Created 12-28-2017 04:19 PM
One of a few issues may be in play. First, make sure that the unlimited key JCE policy is installed. Then make sure that the krb5.conf file or the KRB5CCNAME environment variable is not forcing the ticket cache to be stored in a KEYRING facility - the ticket cache needs to be stored in a file. Finally, ensure DNS and reverse DNS name resolution is configured properly.
Let me know if you need detailed explanations on any of those.
Created 12-29-2017 09:25 AM
Thanks for the reply.
JCE policy is installed correctly
$ java test_jce 2147483647
Ticket cache is stored in file.
[libdefaults] renew_lifetime = 7d forwardable = true default_realm = KERBTEST.COM ticket_lifetime = 24h dns_lookup_realm = false dns_lookup_kdc = false default_ccache_name = /tmp/krb5cc_%{uid}
DNS entries are also fine. Looked at journal node logs. The above error is thrown by journal node.
Created 12-29-2017 01:09 PM
Issue got resolved. I copied the namenode keytab file on journal node and restarted the JournalNode. After this started namenode. Looks like JournalNode was not able to decrypt data from namenode. @Robert Levas is this correct resolution?
Created 01-01-2018 02:50 PM
You should not have had to manually copy anything, so I am confused as to what the issue was.
Created 01-02-2018 03:29 AM
JournalNode throws below error when NameNode is trying to read the Journal during startup.
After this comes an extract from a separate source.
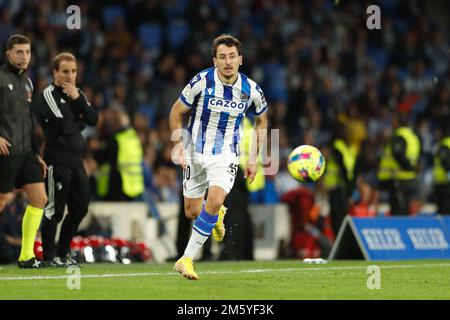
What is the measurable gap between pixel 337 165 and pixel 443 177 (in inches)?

status: 403, message: GSSException: Failure unspecified at GSS-API level (Mechanism level: Invalid argument (400) - Cannot find key of appropriate type to decrypt AP REP - AES256 CTS mode with HMAC SHA1-96)
So I copied the NameNode keytab on journalNode and the error got resolved.
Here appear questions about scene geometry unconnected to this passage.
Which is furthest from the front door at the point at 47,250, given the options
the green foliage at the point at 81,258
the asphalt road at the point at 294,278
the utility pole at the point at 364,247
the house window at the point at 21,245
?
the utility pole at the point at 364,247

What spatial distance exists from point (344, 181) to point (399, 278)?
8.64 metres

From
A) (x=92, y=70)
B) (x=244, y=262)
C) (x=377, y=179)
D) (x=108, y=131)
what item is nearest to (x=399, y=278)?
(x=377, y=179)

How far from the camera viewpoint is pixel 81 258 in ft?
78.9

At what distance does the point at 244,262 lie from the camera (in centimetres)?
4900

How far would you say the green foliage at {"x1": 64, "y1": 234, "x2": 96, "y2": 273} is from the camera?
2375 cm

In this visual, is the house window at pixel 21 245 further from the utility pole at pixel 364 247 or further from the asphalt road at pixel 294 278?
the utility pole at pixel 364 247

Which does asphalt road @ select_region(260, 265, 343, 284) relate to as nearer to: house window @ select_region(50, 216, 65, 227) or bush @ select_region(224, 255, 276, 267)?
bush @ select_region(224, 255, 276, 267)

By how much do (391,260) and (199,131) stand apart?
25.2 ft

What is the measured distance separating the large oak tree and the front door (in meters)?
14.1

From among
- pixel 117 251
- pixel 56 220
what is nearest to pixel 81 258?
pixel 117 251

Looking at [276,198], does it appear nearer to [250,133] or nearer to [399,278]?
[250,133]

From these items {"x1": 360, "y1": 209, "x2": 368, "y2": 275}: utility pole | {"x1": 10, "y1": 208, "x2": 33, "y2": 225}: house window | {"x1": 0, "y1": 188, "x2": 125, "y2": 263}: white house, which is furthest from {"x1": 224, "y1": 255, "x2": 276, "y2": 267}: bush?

Created 01-09-2018 07:06 PM
@Robert Levas can you confirm if the solution is valid, as I am facing same issue on other cluster as well, and not sure of workaround.
Created 01-09-2018 07:24 PM
Your solution of copying keytab files around is not valid. There must be some cause for the missing keytab file.
Created 01-11-2018 09:54 AM
Thanks @Robert Levas. I later figured out that "spnego.service.keytab" requires 444 access on all Journal node. Once I changed the mode to 444, an restarting the journalnode, NameNode started working.